- EXTRACTED MATERIAL
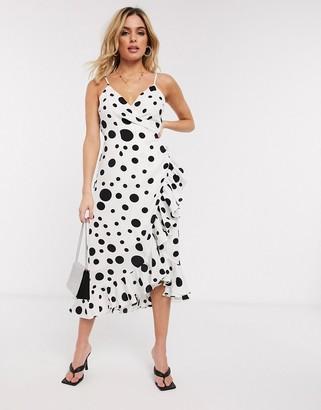 Forever U poka dot print dress
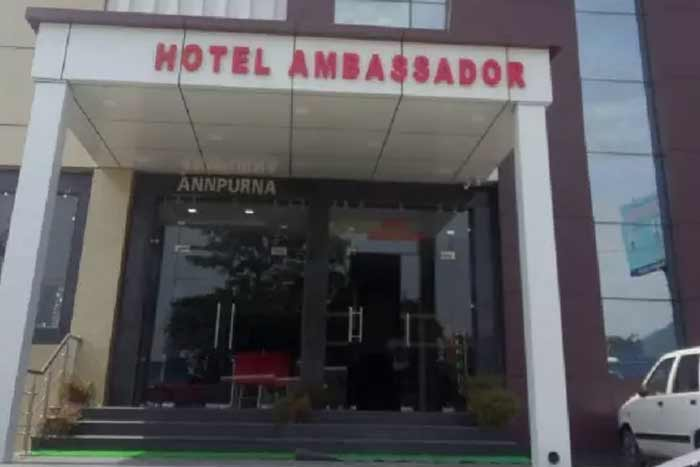 Hotel Ambassador Katra, Katra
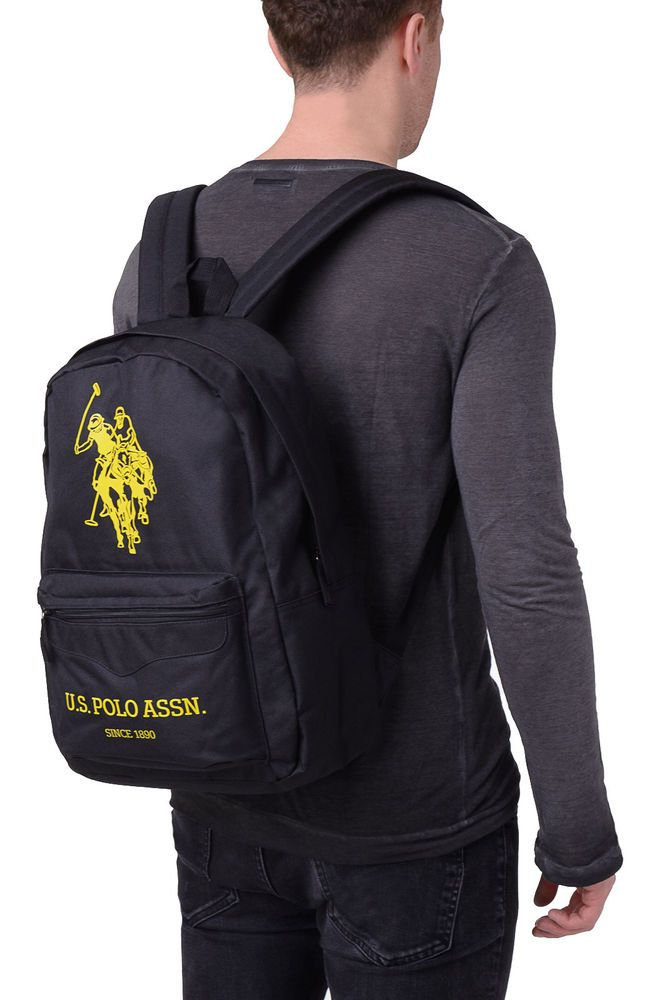 U S Polo Assn Backpack Logo Emblems Zipped Two Adjustable Strap Bag044 Polo Assn Bags Emblem Logo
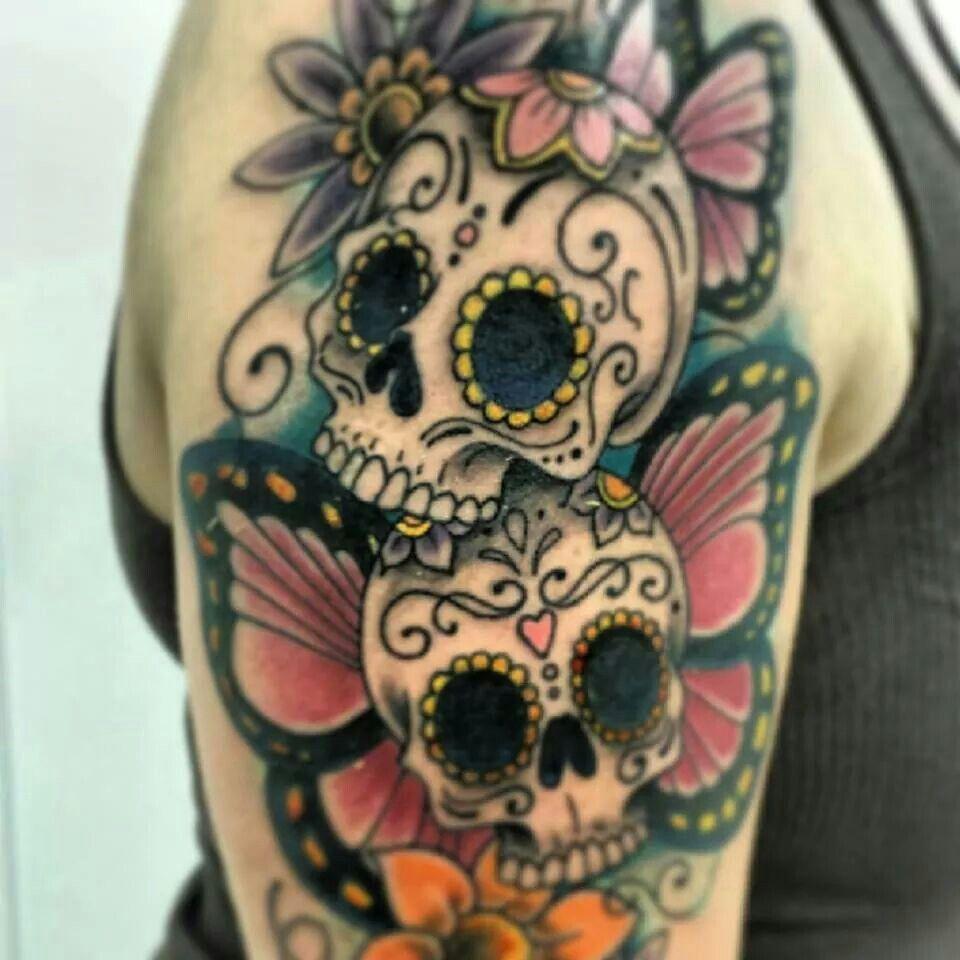 sugar skull butterfly tattoo tattoos pinterest skull butterfly rh pinterest co uk skull head butterfly tattoos skull flower butterfly tattoo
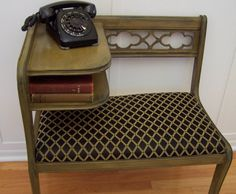 Gossip Bench Refinished in Earthy Moss with Dark Undertones Telephone Table Retro Furniture, Upcycled Furniture, Gossip Bench, The Undertones, Telephone Table, Bed Bench, Trunks And Chests, Dark Wax, Ol Days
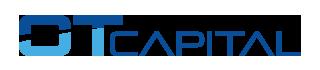 OTCapital Logo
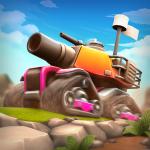Pico Tanks: Multiplayer Mayhem 40.3.0  (Mod)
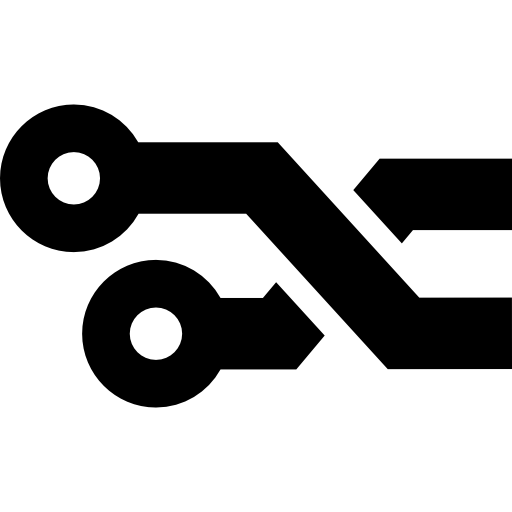 Printed Circuit Connections Icons Free Download
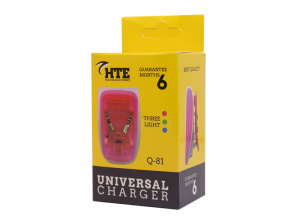 HTE Q-81 Universal Charger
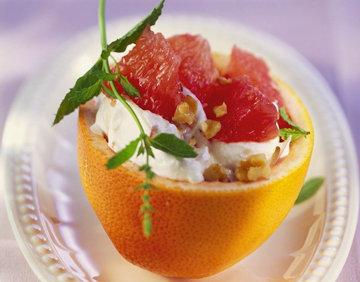 Помело-десерт с творогом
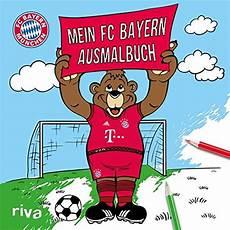 Malvorlagen Yakari Kika Lyrics Ausmalbilder Kostenlos Fc Bayern Munchen
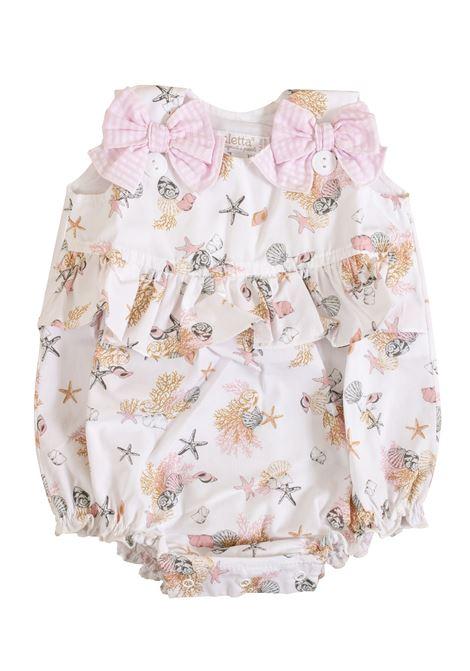 Fancy newborn costume ALETTA | Swimsuits | RF99479787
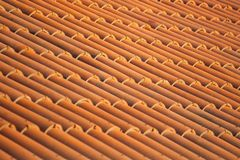Old red tiles roof background, house roof.  royalty free stock image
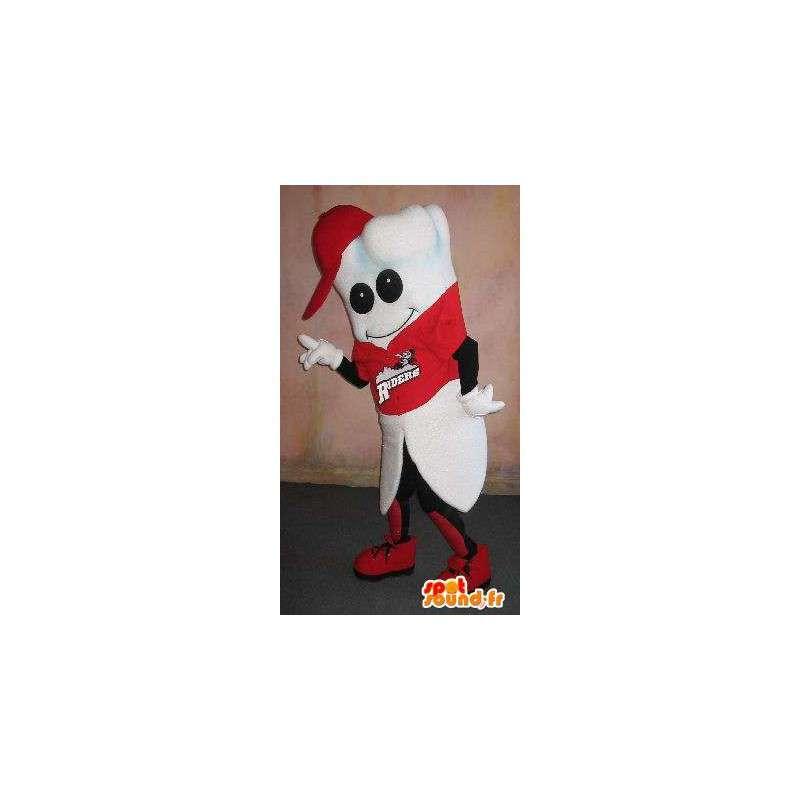 Mascotte de dent, habillée en supporter, déguisement sport santé - MASFR001653 - Mascotte sportives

- EXERCISE PROMPT
Those lines of the records above that run from the one containing "HTE Q-81 Universal Charger" through the one containing "Old red tiles" should be returned exactly, with no pictures among them.

- RESPONSE TO THIS EXERCISE
 HTE Q-81 Universal Charger
 Помело-десерт с творогом
 Malvorlagen Yakari Kika Lyrics Ausmalbilder Kostenlos Fc Bayern Munchen
 Fancy newborn costume ALETTA | Swimsuits | RF99479787
Old red tiles roof background, house roof.  royalty free stock image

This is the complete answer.